The solution IMO is for Insert Into Array to recognize the special case of appending and optimize accordingly. It already recognizes this case since this is what it does when the indices are unwired.
07-18-2012 11:49 AM
@Darin.K wrote:
@crossrulz wrote:
So what you are finding is that Build Array is better for 1D arrays and Insert Into Array is better for 2D arrays? Yeah, NI has something screwed up. But this is still good data have.
My current understanding is that Insert into Array is consistently bad, Build Array goes from good to even worse. You hear anecdotes about the compiler team adding special optimizations for certain special situations, it sounds like that has happened to Build Array. In the general case it copies everything at the input into a new output buffer, in the special case it recognizes when it can leave the array alone while appending. Insert into Array seems to Always copy everything as well, only considerably faster.
In the 1D case BA is very fast for appending, slow for prepending (makes sense).
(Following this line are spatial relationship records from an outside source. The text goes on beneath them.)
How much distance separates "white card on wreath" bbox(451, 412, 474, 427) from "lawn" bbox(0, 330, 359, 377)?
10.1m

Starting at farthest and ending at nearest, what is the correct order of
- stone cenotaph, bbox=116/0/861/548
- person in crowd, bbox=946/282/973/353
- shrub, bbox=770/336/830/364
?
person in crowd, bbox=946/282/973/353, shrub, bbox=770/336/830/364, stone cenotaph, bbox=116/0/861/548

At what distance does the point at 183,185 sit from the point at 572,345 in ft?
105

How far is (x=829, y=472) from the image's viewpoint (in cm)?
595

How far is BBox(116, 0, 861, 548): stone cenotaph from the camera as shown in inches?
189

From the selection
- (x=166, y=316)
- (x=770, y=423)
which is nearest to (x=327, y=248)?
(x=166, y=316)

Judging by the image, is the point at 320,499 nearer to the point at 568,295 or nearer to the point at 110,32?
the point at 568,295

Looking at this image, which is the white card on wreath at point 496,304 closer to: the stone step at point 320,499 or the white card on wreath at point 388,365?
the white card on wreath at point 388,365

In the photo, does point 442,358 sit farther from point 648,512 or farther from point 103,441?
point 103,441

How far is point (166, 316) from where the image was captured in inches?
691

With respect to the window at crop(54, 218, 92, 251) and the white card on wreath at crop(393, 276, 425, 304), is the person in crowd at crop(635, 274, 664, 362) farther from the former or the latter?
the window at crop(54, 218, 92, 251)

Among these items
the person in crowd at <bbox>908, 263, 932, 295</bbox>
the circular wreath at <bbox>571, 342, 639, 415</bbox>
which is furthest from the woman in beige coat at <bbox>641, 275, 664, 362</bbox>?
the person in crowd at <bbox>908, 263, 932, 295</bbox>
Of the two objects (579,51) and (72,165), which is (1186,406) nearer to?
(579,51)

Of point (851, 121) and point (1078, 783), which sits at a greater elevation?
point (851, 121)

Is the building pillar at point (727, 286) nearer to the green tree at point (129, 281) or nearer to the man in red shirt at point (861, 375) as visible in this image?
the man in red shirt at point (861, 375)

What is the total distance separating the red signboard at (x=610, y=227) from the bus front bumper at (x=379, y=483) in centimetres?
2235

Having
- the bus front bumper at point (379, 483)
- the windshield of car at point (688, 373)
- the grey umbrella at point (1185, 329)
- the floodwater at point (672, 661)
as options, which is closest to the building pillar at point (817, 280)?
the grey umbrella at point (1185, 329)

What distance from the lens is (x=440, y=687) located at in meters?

Insert into Array takes the same time regardless of insert position, and this time is close to the BA time for prepending. Every case is the worst case for Insert, I guess there is a case for consistency.
The solution IMO is for Insert Into Array to recognize the special case of appending and optimize accordingly. It already recognizes this case since this is what it does when the indices are unwired.
Re: 1d BA
I think LV 6i was the version where NI optimized the BA with the noteworthy enhance being the output array is allocated based on the number of iterations of teh For loop.
Re: insert 2D
worse case situation would be to insert at 0,0 where everything has to be moved around since the stride changes.
Ben
07-18-2012 12:02 PM
@Ben wrote:
Re: 1d BA
I think LV 6i was the version where NI optimized the BA with the noteworthy enhance being the output array is allocated based on the number of iterations of teh For loop.
Re: insert 2D
worse case situation would be to insert at 0,0 where everything has to be moved around since the stride changes.
Ben
Nice catch on the output array being based on the number of iterations, I think I can make sense of the picket fences now. Doubling is clearly a much better strategy, but this works.
Prepending the first column in Insert 2D requires essentially the same time as appending a row, so like 1D every case is treated as the worst case.